Task to complete
Please report the number of lines in the entries below that contain "measured", with nothing added.

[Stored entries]
________________________________________
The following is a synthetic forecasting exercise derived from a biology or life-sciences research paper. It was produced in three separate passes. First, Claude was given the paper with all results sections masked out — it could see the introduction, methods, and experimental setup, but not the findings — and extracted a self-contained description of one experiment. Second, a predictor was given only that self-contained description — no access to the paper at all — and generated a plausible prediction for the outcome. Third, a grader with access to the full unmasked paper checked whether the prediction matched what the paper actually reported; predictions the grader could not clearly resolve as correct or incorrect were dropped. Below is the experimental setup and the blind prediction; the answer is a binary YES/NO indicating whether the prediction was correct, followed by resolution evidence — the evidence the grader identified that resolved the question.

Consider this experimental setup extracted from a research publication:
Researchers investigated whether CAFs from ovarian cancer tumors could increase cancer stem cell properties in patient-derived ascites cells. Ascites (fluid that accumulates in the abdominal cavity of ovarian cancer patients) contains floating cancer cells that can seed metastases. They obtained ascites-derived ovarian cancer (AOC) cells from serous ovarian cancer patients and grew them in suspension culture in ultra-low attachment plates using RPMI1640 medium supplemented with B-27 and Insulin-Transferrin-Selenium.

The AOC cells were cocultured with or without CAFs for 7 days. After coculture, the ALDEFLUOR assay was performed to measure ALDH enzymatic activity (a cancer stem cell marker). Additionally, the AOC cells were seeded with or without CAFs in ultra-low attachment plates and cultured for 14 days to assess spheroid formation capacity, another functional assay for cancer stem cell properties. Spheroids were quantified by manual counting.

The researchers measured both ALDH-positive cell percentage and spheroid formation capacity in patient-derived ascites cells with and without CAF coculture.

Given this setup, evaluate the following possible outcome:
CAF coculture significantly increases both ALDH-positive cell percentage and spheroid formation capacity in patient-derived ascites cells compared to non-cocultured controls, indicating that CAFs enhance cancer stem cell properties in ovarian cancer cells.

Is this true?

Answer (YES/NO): YES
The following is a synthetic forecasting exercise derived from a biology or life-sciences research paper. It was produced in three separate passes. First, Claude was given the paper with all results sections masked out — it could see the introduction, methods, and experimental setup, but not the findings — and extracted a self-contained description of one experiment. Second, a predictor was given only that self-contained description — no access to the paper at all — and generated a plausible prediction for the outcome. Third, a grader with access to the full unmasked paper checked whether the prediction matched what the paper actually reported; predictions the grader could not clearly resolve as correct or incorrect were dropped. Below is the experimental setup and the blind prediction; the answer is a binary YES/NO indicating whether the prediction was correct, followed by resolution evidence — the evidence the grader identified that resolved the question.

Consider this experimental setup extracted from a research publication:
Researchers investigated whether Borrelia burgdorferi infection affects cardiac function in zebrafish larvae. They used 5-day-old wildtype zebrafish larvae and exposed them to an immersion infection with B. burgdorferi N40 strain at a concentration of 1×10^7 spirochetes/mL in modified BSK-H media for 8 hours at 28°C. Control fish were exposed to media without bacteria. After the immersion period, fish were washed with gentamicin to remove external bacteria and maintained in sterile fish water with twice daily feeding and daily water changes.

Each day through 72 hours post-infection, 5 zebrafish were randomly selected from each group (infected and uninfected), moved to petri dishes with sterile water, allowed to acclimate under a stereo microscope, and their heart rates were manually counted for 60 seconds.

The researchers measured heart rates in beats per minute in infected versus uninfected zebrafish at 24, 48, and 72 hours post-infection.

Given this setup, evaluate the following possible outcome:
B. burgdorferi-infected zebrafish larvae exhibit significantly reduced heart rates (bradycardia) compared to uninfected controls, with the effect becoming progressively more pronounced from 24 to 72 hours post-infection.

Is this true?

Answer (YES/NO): NO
________________________________________
Output
2